Buondì Marko, benvenuto. Dunque, il tuo passato precedente all’incontro del poetry slam era dedicato alla poesia in musica – linguaggio che hai proseguito ad esplorare e che recentemente è riapparso come più centrale con l’uscita di Alti Eldoradi, l’album di esordio di Amiata (pop musik), la band di cui sei frontman. Come si è evoluto il tuo rapportarti con la spoken word music in tutto questo tempo? Cosa ti ha inizialmente portato a voler esplorare questo linguaggio?
Buondì Isidoro! Intanto devo dirti mi onora già solo sentire la eco del tuo nome: “Bonté, ton nom est homme”, e molte grazie per cominciare da qui. Ho sempre avuto una band in cui versare le mie poesie prima di saperle poesie (e di scoprire la POP – poesia orale prestante) e queste l’hanno accresciuta: si chiamava Fedora Saura, eravamo in due nel 2012 (Muscoli in musica/scelta degli uguali), in cinque nel 2014 (La via della salute, Pulver und Asche Records), e oggi un sestetto. Questa debutto arriva dopo dieci anni insieme a Marco Guglielmetti (@infesta_____), e dall’incontro con il musicista Matteo Simonin (@diesozialegans): nel dicembre 2022 abbiamo ritrovato il nostra terzetto magico di composizione. Per il resto faccio ancora distinzioni tra poesia e canzone, sic!, in questo senso: la scrittura di una canzone mi permette di rubare grandiosamente i versi altrui e mischiarli ai miei; in poesia questo è… poesia? Si ruba ciò che già ci appartiene, e io mi sveglio con cento tasche perché a me appartiene molto.
Potrei dire facciamo una musica tra The Doors, The Fall e Alfredo Cohen. In Alti Eldoradi openoffice conta 1100 parole per 11 canzoni, non abbastanza per la spokenwordmusic?! Se solo cantassi come Sainkho Namtchylak, che dolore non cantare così! Canzoni e poesie sono connesse in modo inestricabile e pur partecipando l’una nell’altra non si confondono. Come certe cose che si possono o solo leggere, o solo dire, o solo cantare, o solo pensare, o solo scrivere o solo fare… non trovi?

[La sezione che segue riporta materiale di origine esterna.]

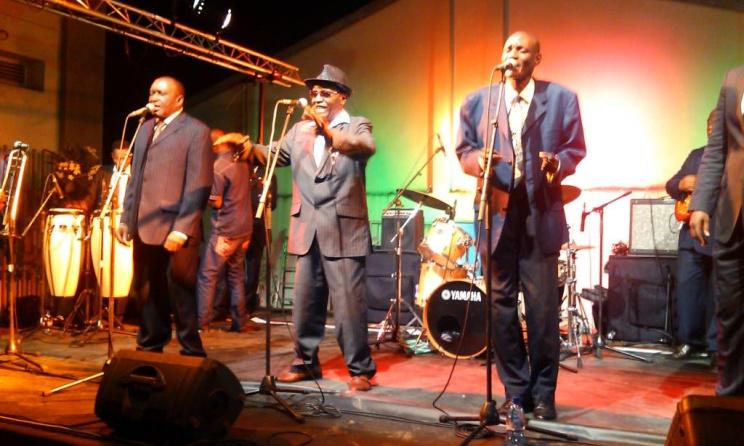 Jeannot Bombenga et son groupe Vox Africa étaient présent au Festival Rumba Parade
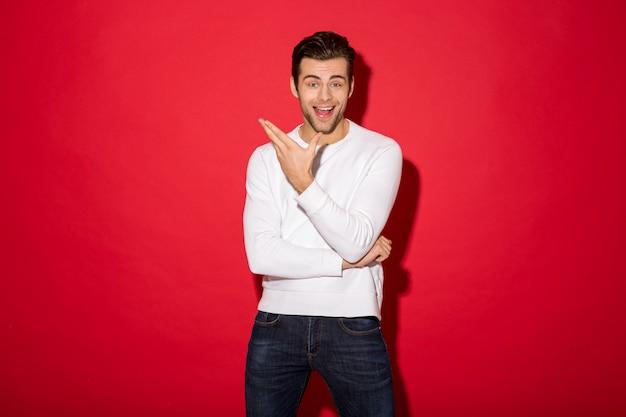 Immagine dell'uomo felice sorpreso nello sguardo del maglione Foto Gratuite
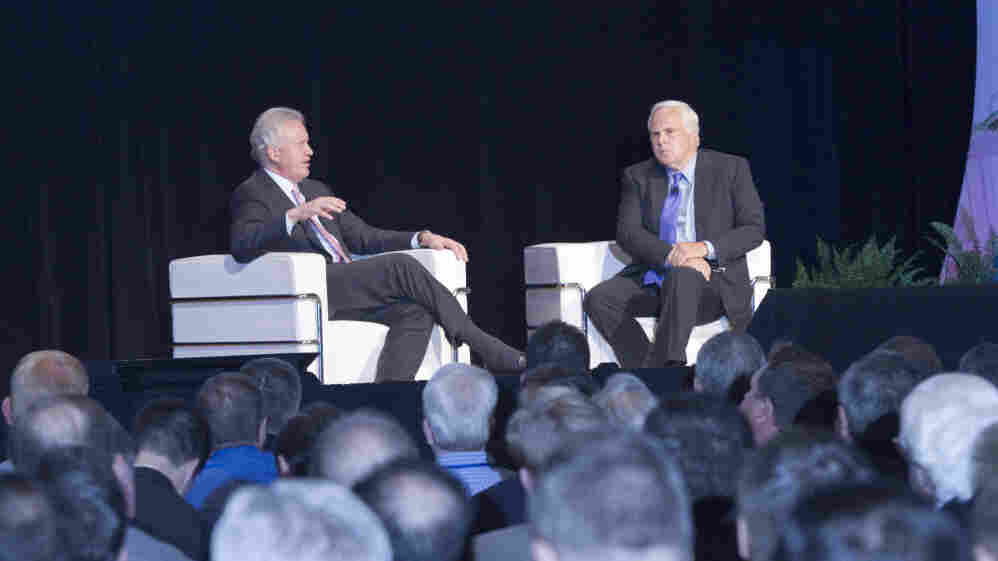 """General Electric CEO Jeff Immelt (left) and FedEx CEO Fred Smith were featured speakers at the """"Leading from the Middle"""" conference, focused on businesses with annual sales of $10 million to $1 billion."""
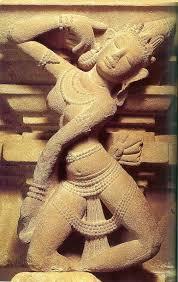 Phù điêu vũ nữ Aspara, phát hiện tại Trà Kiệu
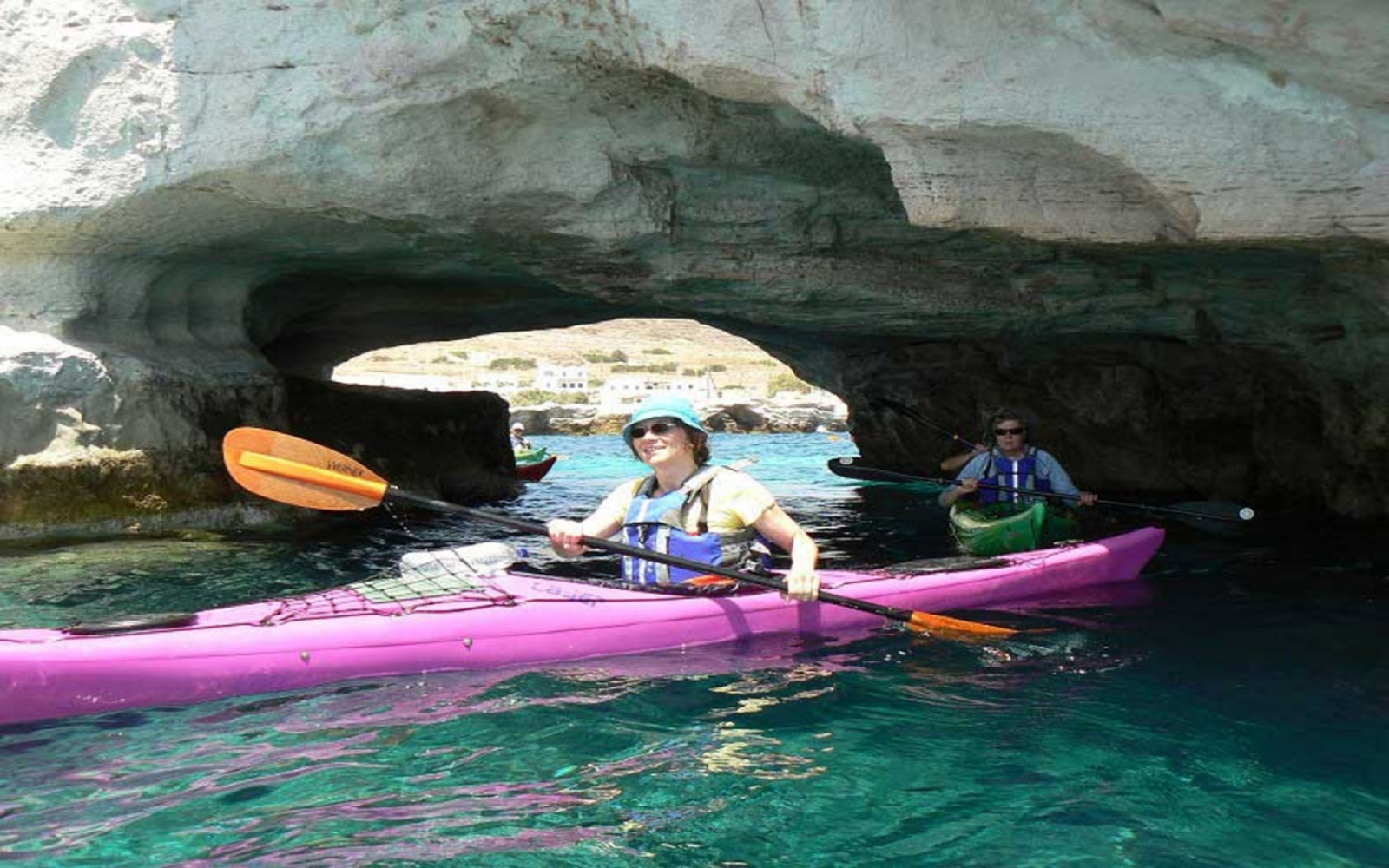 Canoe-Kayak in Milos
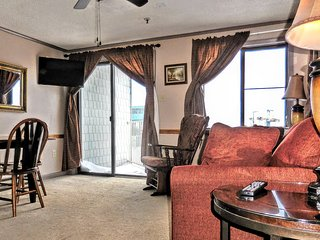 1BR/1BA Corner Unit in Mtn Lodge with Great View of Mountains and Lake!
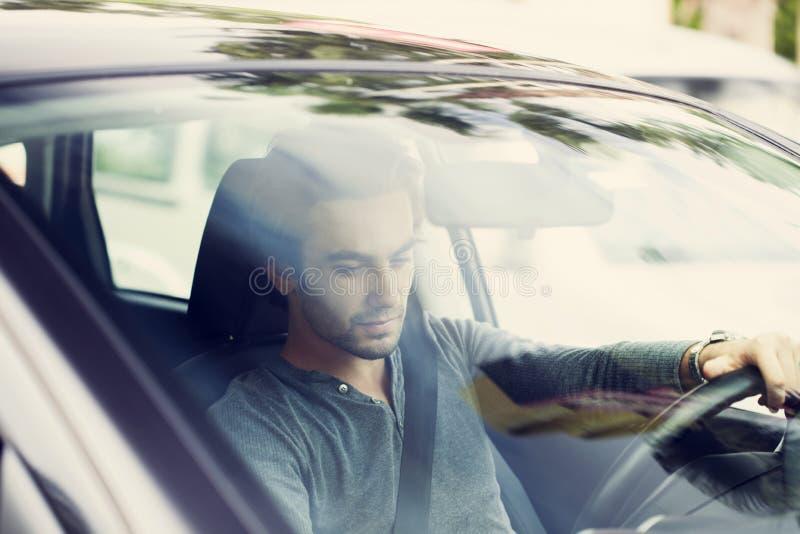 Ung man som kör bilen royaltyfri foto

Il tuo incontro con lo slam è avvenuto invece una decina di anni fa, e quest’anno Ticino Poetry Slam, che tuttora organizzi, compie dieci anni di attività. Cosa ha ingenerato in te questo incontro, e com’è avvenuto in prima istanza? Come hai visto l’ambiente e le poesie che lo popolano trasformarsi, dalla fase ancora embrionale di allora a quello che è il momento attuale?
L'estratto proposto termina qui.